This summer, Culberson County Groundwater Conservation District (“Culberson County District”) and Middle Pecos Groundwater Conservation District (“Middle Pecos District”) each approved permits that will allow for the development and use of groundwater from basins in their respective jurisdictions. Groundwater conservation districts have been established in areas where groundwater use outpaces natural replenishment. They are charged with conserving, preserving, protecting, recharging, and preventing the waste of groundwater within their jurisdiction. The Culberson County District protects and manages water supplies in Culberson County, and the Middle Pecos District protects and manages water supplies in Pecos County.
The permit application approved by the Culberson County District will allow the export of 6,000 AF per year from the Permian formations underlying the Apache Mountain Range, including portions of the Capitan Reef Aquifer. The water would be used by the Agua Grande project, an oil drilling and production operation in the Delaware Basin. The water will be drawn from wells owned by DAHJUR, L.P. and Hughes Apache Ranch, LP. The permittees will only pump water in accordance with the district’s groundwater management plan, ensure that their extraction has no adverse impact on the Wild Horse Flat Aquifer, the Michigan Flat Aquifer, or the Lobo Flat Aquifer, and pay an export fee to the district.
The permit application was protested by local farmers, ranchers, residents, and environmentalists, and media reports suggest that they may file a lawsuit to stop the project.
Under the permit approved by the Middle Pecos District, Fort Stockton Holding (“FSH”), an entity owned by the family of noted oilman Clayton Williams, will pump and market 28,400 AF. The permit approval follows a long water fight between FSH and the district. In 2009, FSH filed a permit application to pump and export 47,418 AF. The Middle Pecos District denied the permit, and FSH filed a lawsuit arguing that the denial was arbitrary and capricious. The district argued that certain permit conditions rendered it defective. In 2015, the court ruled in favor of the district. The parties reached a settlement agreement in April 2017.
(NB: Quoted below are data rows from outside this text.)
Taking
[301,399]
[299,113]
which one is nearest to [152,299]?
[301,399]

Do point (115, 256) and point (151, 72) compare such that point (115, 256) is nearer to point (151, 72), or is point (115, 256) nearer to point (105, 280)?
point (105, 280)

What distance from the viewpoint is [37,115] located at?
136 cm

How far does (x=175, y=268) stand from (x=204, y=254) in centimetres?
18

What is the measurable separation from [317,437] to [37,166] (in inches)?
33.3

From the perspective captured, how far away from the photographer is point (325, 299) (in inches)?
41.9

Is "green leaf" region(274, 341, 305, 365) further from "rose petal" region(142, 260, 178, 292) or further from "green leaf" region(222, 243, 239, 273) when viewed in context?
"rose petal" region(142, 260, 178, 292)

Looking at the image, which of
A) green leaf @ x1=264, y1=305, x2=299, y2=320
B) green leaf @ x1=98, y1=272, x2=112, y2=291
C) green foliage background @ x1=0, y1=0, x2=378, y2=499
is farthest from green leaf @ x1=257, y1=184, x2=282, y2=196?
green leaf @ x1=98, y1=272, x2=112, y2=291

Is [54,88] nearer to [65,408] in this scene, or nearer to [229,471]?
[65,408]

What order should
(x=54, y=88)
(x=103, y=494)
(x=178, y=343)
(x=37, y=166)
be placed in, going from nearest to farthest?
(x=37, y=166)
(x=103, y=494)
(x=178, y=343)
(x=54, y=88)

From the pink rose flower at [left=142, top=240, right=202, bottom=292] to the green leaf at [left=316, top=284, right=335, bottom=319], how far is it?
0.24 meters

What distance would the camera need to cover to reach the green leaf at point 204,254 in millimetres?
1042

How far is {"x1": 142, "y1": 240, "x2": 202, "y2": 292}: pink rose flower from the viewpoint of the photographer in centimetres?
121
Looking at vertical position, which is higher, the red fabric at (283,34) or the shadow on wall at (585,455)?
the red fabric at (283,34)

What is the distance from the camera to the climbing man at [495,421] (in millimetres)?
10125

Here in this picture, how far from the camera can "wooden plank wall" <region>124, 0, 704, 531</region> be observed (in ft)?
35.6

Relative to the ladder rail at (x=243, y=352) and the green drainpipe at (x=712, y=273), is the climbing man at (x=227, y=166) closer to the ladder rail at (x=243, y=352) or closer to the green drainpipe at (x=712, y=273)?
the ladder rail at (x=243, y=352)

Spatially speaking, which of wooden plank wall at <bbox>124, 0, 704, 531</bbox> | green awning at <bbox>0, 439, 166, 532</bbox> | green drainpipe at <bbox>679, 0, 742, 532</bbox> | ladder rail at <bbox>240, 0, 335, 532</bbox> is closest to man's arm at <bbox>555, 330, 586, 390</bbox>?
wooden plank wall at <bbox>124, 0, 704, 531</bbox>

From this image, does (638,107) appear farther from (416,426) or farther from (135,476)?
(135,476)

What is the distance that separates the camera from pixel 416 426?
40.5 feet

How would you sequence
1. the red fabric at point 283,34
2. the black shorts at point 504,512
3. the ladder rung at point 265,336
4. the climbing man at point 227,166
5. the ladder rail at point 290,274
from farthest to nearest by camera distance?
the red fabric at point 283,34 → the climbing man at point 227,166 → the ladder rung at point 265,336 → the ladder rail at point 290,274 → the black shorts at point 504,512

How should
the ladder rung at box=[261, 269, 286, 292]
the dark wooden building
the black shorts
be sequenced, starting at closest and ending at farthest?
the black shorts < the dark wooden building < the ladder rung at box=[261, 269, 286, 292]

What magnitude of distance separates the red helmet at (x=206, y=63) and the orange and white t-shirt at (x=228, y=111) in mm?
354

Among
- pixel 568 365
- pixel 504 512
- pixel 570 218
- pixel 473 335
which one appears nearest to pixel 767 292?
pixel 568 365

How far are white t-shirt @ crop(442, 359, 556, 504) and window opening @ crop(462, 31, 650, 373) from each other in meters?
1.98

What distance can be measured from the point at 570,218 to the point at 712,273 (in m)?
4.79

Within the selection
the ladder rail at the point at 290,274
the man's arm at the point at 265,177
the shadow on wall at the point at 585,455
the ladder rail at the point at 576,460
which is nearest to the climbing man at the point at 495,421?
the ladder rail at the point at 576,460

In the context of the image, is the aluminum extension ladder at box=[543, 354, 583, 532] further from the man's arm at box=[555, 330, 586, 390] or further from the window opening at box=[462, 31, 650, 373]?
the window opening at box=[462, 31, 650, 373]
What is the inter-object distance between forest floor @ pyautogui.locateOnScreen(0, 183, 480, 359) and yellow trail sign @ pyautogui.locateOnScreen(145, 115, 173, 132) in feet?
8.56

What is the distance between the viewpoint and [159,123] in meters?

The settlement agreement was executed between and among the Middle Pecos District, FSH—along with Clayton Williams Farms and any affiliated individuals and business entities—and Republic Water of Texas. FSH agreed to submit a revised permit application reducing the volume to 28,400 AF per year, abstain from filing any permits to produce additional amounts for at least five years, include a permit condition that would restrict production based on aquifer-level triggers, meter and report the volume produced for agricultural use on FSH lands, and pay the Middle Pecos District an export fee. The Middle Pecos District agreed to approve the revised permit and to work with FSH to have governmental intervenors and protestants withdraw their appeal to the district court ruling and their objections to the permit. Other terms involve procedural conditions and efforts to oppose a sunset bill that would have removed the Middle Pecos District. Republic Water, which had previously reached a deal with FSH to market its water, agreed to withdraw its application and its appeal of the district court ruling, pay $404,990.54 for the Middle Pecos District’s court costs and attorneys’ fees, and to abstain from filing a permit to produce water from the Edwards–Trinity Aquifer on the same lands as FSH.
While a buyer for FSH’s water has not been announced, local reports suggest that the City of Odessa is the most likely candidate.
With these permits approved on the heels of the Vista Ridge Regional Supply Project that will pump water from the Carrizo and Simsboro aquifers in Burleson County for use in San Antonio, is Texas entering a new era of water supply development? (For background on the Vista Ridge project, see “Vista Ridge Regional Supply Project,” JOW February 2015 and “Will the Abengoa Financial Restructuring Impact the Vista Ridge Project?,” JOW January 2016).